Mr Potts submits that the unwarrantable delay of more than a year in commencing these proceedings is sufficient to justify the Court denying relief in the exercise of its discretion: R v Commonwealth Court of Conciliation and Arbitration; Ex parte Ozone Theatres (Aust) Ltd (1949) 78 CLR 389 at 400; SZDSJ v Minister for Immigration [2005] FMCA 160 at [14] – [17]; SZDTN v Minister for Immigration [2005] FMCA 1293 at [45] – [60] (upheld on appeal SZDTN v Minister for Immigration [2006] FCA 175 at [16]); SZGPZ v Minister for Immigration [2006] FMCA 194 at [75] – [77]; and SZGTA v Minister for Immigration [2006] FMCA 648 at [61] – [67].
Even though Mr Potts did not point to any specific prejudice suffered by the respondents as a result of the delay, he submits that it is in the wider public interest to omit a party such as the applicant to refrain from seeking judicial review for over a year.
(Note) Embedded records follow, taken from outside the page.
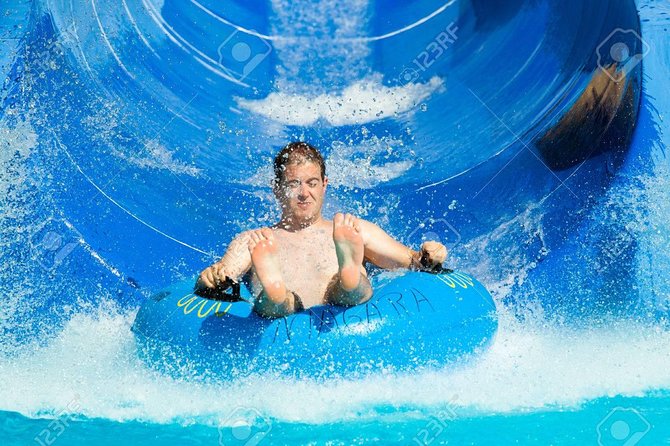 Tickets to Aqualand Maspalomas - Food prices and picnic planning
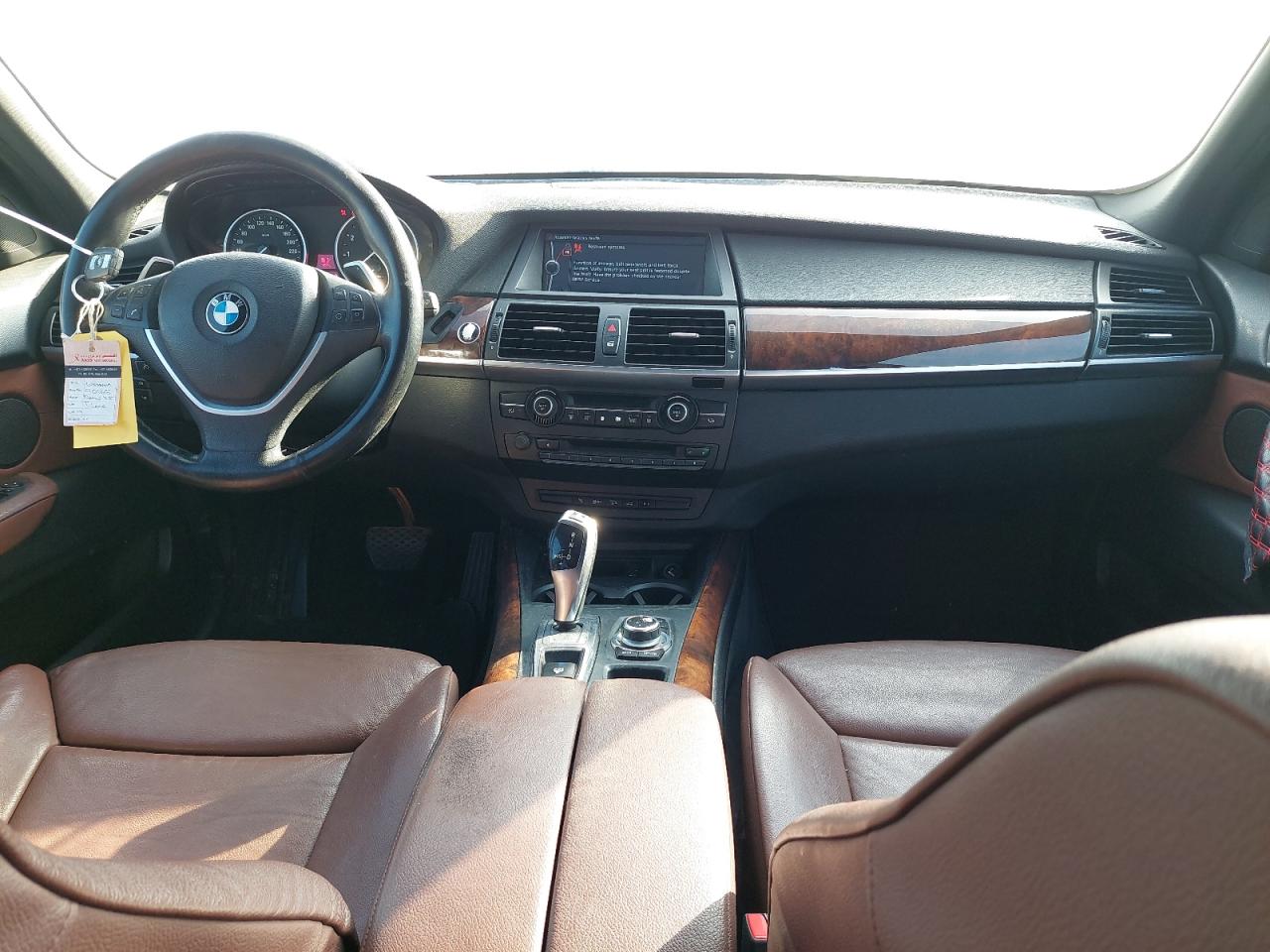 WBAZV4100CL821498 - 2012 BMW X5 - #79584174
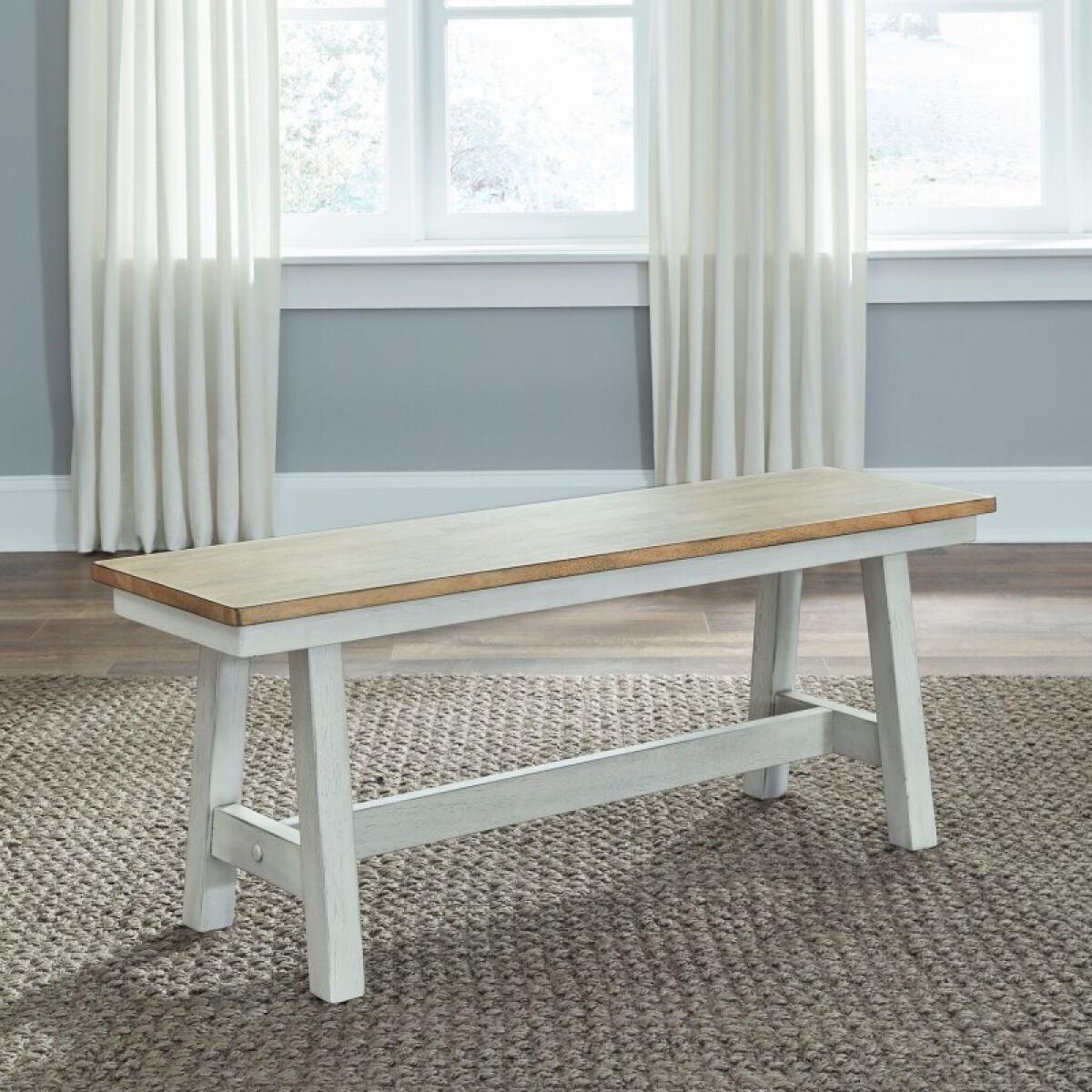 c592d3a7c878511a745f2d2e8a4fcbd3 Backless Bench (RTA) - Image 1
Public policy dictates that there should be finality in administrative decision-making, particularly with respect to matters involving a person’s migration status. If an administrative decision is to be challenged, it ought to, in the ordinary course, be challenged properly.
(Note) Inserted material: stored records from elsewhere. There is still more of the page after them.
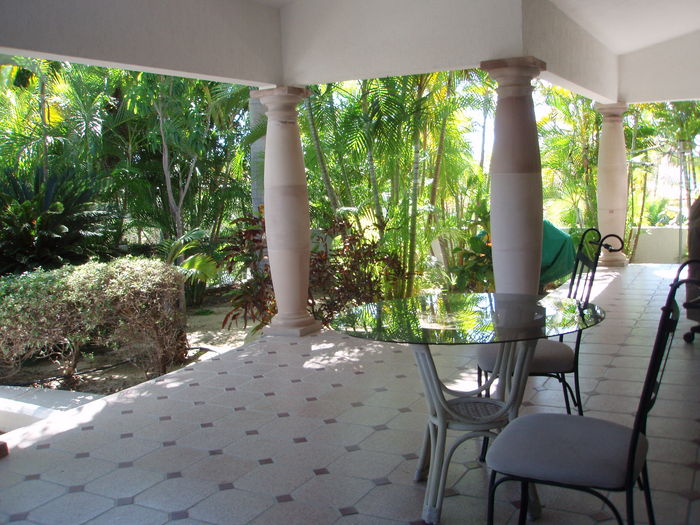 View Casa Sun Guadalupe privacy and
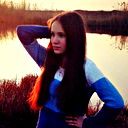 Даша Зубова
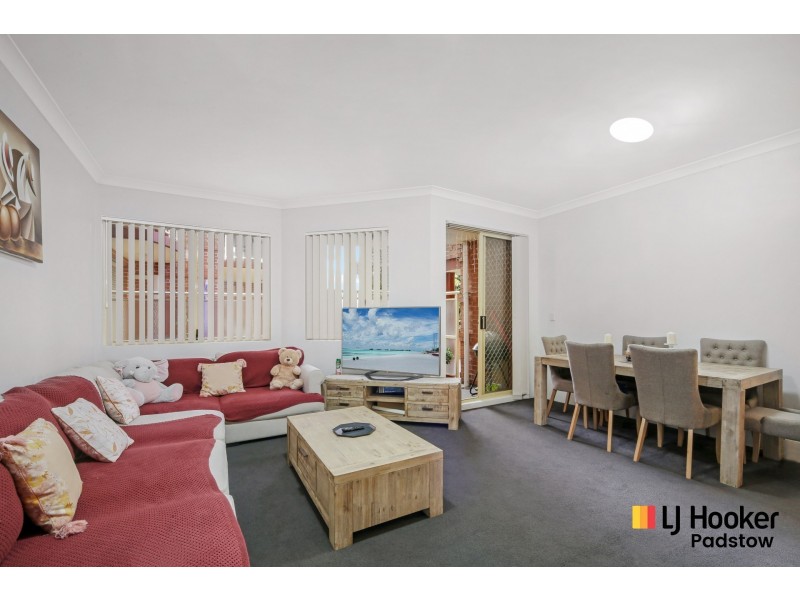 21/2-8 Short Road, Riverwood NSW 2210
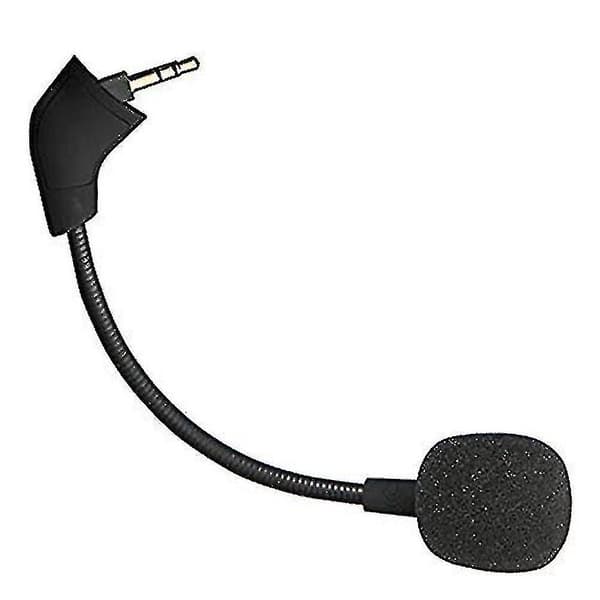 Reytid Mikrofon for Hyperx Cloud, Cloud X og Cloud Ii Støyreduserende Gaming Headset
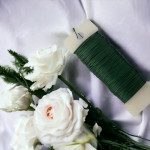 Floral Wire | Paddle wire for Floral arrangements
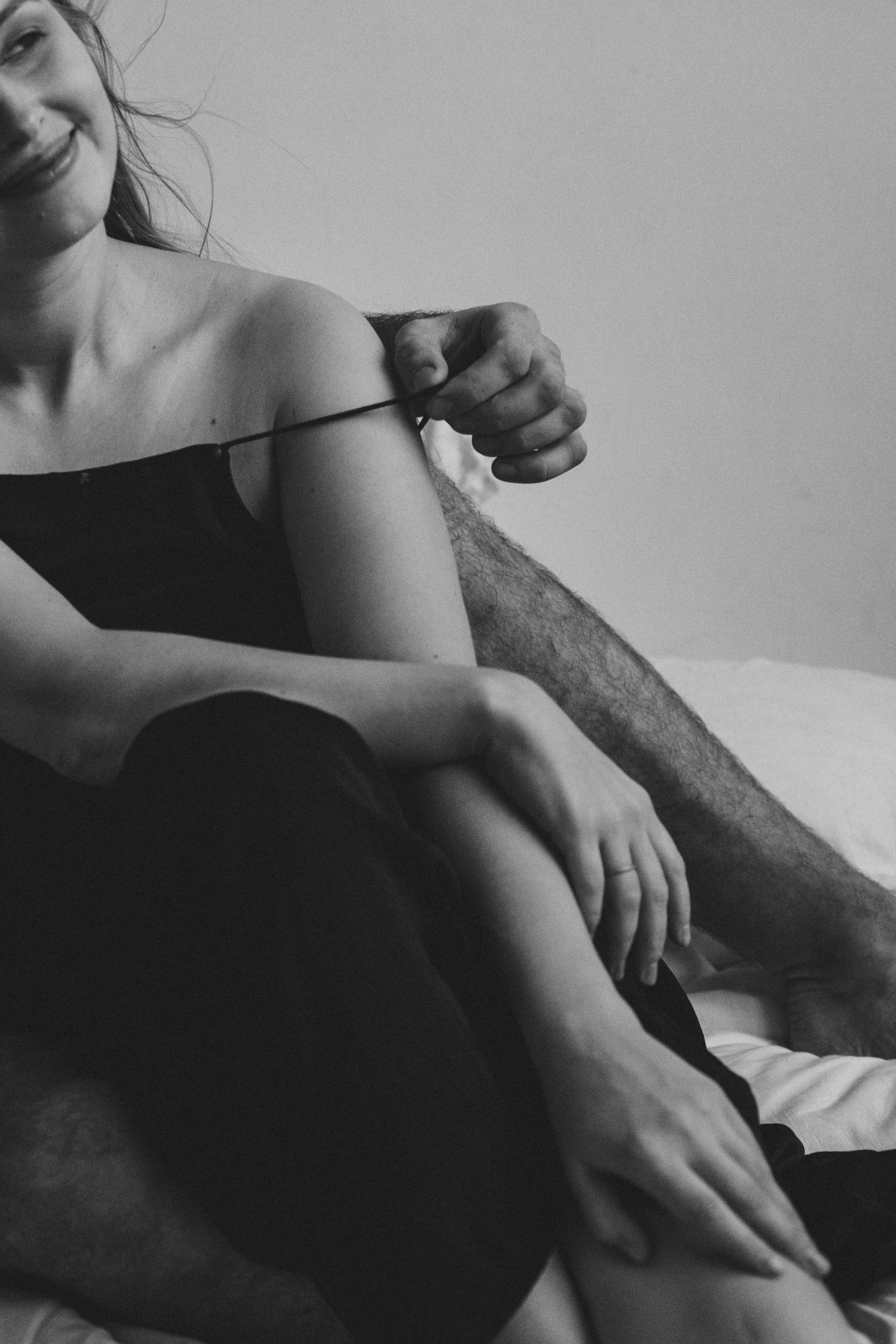 Студийная. Семейный фотограф в Нижнем Новгороде Куренкова Юлия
Although Mr Ek did not initially file submissions addressing the delay issue, he indicated that there were a number of factors that caused the applicant’s delay in filing his application. The issues were:
a)The applicant had no English language skills and depended entirely on the assistance from the Cambodian community in Sydney;
b)The applicant was advised not to approach the authorities, and indeed given his traumatic past and experience of different regimes, such as during the Vietnam War and the Vietnamese occupation in 1979, the genocide inflicted by Pol Pot, the UNTAC period in 1993, one could accept that he had legitimate reason to be fearful of authorities;
c)That fear continued to when he applied for refugee status. People in the Cambodian community told him that if he was to reveal his injuries resulted from his political beatings in 1993 and 1996, the authority in this country would not grant him refugee status;
d)He was part of the in Muin and Lie proceedings but never understood how became part of the class action; and
e)The applicant had no prior access to a person of Cambodian background with legal qualifications until February 2003.
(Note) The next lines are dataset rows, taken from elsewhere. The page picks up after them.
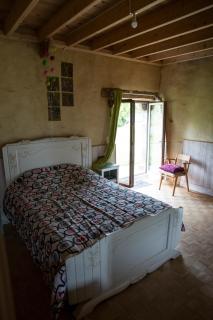 L’horsery - La Chaise-Beaudouin - 4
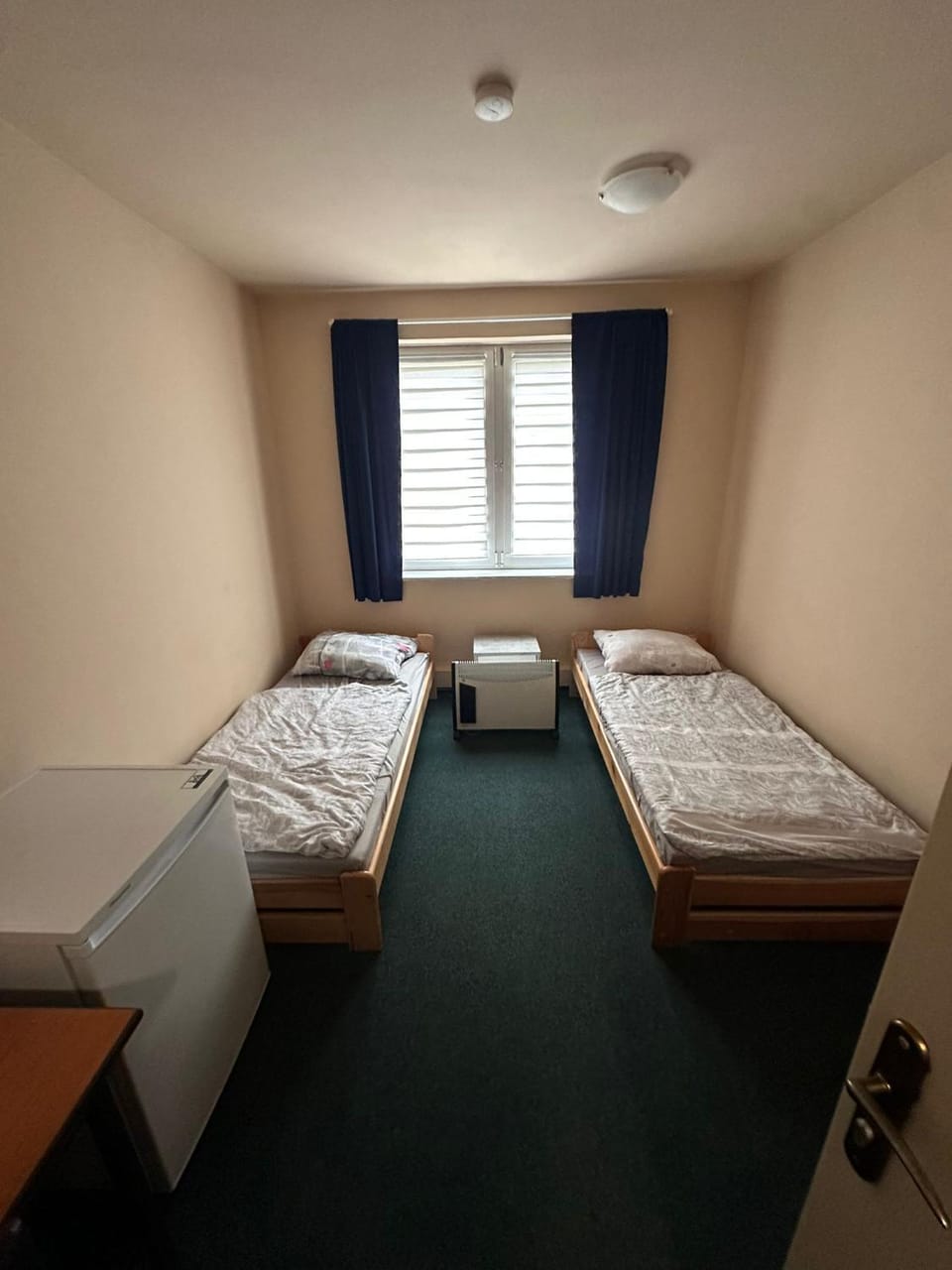 Ubytovna E75 Hostel in Czechia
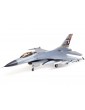 E-flite F-16 Falcon 1m ARF Plus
Mr Ek said that he met the applicant in the Villawood Immigration Detention Centre where he assisted in preventing the removal of the applicant from Australia. Until that meeting, the applicant had been represented by a migration agent, however, all documents submitted by that agent were poorly drafted, which resulted in Mr Ek’s substantial difficulties in the representing the applicant.
Conclusion
I acknowledge the considerable effort made by Mr Ek in his representation of the applicant and the difficult circumstances that he finds himself in respect of these proceedings. However, I do not believe that any of the grounds claiming jurisdictional error on behalf of the Tribunal can be sustained. Consequently, the application should be dismissed.
I am satisfied that an order for costs should be made in this matter. I order that the applicant pay the first respondent’s costs and disbursements of and incidental to this application.
I certify that the preceding sixty (60) paragraphs are a true copy of the reasons for judgment of Lloyd-Jones FM.